El Instituto de Estudios Económicos (IEE) ha presentado un informe de coyuntura económica correspondiente a diciembre de 2009 en el que bajo el título de “El problema del sobreendeudamiento” se analiza la evolución económica nacional y las perspectivas para los próximos meses.
En el Estudio se deja claro que las condiciones de fondo de nuestra economía, así como nuestros problemas financieros, son un lastre importante de cara a una posible recuperación, y se han convertido en el principal motivo por el cual España, al contrario que países como Italia, Francia o Alemania, aún no ha vislumbrado brotes verdes en su economía. De continuar así, la recuperación se convertiría en misión imposible para nuestra economía.
¿Pero a qué es debido esta situación? Según IEE, se trata de un conglomerado de situaciones negativas que han llevado a la economía española a un fondo profundo en el que la pérdida de competitividad, el alto nivel de endeudamiento de nuestros agentes económicos y las necesidades extremas de financiación , junto con una gran crisis fiscal, han provocado que la economía española no se encuentre en situación de iniciar una recuperación. Lo que está claro es que los brotes verdes no comenzarán a surgir hasta el momento en el que el consumo de los hogares no comience a estabilizarse.
En “El problema del sobreendeudamiento” se señala que a medio plazo, se espera estabilización a una larga etapa de leves crecimientos, eso sí, siguiendo la destrucción de empleo durante mucho tiempo debido a la reducción que supone el pago de la deuda gracias a la bajada de los tipos de interés.
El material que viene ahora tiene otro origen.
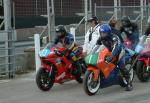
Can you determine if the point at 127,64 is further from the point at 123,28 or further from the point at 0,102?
the point at 0,102

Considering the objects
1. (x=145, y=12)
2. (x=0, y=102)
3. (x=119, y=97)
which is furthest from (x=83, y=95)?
(x=145, y=12)

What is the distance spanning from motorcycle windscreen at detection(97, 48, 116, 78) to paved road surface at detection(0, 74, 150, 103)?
1.67ft

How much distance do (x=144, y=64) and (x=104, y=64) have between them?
2005 mm

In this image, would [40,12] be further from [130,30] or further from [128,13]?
[130,30]

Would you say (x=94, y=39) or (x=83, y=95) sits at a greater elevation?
(x=94, y=39)

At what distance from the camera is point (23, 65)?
14.5 meters

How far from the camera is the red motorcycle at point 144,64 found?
11617 mm

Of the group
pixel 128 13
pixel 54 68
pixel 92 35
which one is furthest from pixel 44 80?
pixel 128 13

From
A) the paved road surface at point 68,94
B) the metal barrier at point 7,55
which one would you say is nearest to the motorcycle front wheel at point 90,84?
the paved road surface at point 68,94

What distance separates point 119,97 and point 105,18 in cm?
715

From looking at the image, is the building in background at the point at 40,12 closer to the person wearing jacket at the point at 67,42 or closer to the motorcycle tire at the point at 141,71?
the person wearing jacket at the point at 67,42

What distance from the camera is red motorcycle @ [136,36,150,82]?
11.6m

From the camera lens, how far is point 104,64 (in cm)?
1006

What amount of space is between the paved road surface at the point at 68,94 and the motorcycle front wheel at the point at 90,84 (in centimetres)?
12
O que está claro es que el aumento del déficit público y su financiación con deuda pública no harán más que retrasar la salida de la crisis a corto plazo, al tiempo que limita el crecimiento en el futuro.
La rigidez del marco regulatorio en nuestro mercado de trabajo y el nivel de empleo de baja cualificación justifican la elevada tasa de paro actual y explican la baja productividad del factor trabajo, lo que merma nuestra capacidad competitiva en los mercados internacionales. Así, según IEE, la reforma del mercado de trabajo debería priorizar la supresión de la brecha existente con relación a los costes de despido. Asimismo, señala que habría que eliminar la distinción contractual entre trabajadores temporales y fijos, estableciendo un contrato de tipo universal cuyas indemnizaciones por despido se acotasen en torno a 20 días por año trabajado.